The idea of world leaders gathering in the midst of economic crisis has become all too familiar. But the meeting at Bretton Woods in 1944 was different. It was the only time countries from around the world have agreed to overhaul the structure of the international monetary system. Against all odds, they were successful. The system they set up presided over the longest, strongest and most stable period of growth the world economy has ever seen. Its demise some decades later was at least partly responsible for the periodic economic crises that culminated in the financial collapse of the 2000s.

But what everyone has always assumed to be a dry economic conference was in fact replete with drama. The delegates spent half the time at each other’s throats and the other half drinking in the hotel bar. The Russians nearly capsized the entire project. The French threatened to walk out, repeatedly. All the while war in Europe raged on.

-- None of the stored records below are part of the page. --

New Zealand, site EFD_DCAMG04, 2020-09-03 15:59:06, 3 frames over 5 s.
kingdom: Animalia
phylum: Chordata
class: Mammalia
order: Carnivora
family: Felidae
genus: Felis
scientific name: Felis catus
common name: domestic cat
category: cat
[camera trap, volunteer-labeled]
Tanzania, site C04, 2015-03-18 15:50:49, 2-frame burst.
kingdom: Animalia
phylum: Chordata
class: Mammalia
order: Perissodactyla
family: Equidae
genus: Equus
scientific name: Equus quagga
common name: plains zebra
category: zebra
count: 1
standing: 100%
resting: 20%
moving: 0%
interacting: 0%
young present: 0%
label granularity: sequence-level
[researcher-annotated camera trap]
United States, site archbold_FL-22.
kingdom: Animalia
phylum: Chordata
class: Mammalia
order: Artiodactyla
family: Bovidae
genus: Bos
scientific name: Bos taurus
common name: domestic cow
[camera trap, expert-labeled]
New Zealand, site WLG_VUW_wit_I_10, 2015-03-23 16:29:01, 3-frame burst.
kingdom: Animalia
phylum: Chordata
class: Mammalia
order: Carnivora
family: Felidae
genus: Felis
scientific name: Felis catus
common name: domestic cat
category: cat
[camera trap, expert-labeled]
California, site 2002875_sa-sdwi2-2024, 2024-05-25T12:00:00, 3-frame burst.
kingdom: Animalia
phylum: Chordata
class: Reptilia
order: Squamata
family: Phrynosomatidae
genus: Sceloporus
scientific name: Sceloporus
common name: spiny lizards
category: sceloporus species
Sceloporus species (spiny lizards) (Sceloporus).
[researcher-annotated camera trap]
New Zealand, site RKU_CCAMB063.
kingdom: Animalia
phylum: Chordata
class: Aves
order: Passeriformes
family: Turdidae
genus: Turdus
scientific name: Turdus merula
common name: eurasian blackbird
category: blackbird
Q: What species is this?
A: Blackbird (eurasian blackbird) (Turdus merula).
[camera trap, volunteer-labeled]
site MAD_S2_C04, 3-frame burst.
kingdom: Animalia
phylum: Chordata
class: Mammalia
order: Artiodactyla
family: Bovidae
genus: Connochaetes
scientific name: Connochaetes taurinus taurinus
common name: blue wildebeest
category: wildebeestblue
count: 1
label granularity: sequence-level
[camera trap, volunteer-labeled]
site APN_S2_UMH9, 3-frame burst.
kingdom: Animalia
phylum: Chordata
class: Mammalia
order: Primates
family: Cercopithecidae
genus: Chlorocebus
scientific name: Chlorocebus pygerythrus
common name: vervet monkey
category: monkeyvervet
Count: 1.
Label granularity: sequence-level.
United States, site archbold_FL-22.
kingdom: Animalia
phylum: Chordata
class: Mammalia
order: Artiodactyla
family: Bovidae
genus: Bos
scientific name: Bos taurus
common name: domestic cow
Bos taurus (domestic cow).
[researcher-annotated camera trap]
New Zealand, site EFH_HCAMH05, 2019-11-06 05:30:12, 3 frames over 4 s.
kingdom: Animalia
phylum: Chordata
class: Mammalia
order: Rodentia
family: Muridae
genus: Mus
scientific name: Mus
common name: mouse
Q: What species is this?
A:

At the very heart of the conference was the love-hate relationship between the Briton John Maynard Keynes, the greatest economist of his day, who suffered a heart attack at the conference itself and who was a true worldwide celebrity – and his American counterpart Harry Dexter White (later revealed to be passing information secretly to Russian spies). Both were intent on creating an economic settlement which would put right the wrongs of Versailles. Both were working to prevent a World War Three. But they were also working to defend their countries’ national interests.

Drawing on a wealth of unpublished accounts, diaries and oral histories, this brilliant book describes the conference in stunning colour and clarity. Bringing to life the characters, events and economics and written with exceptional verve and narrative pace, this is an extraordinary debut from a talented new writer.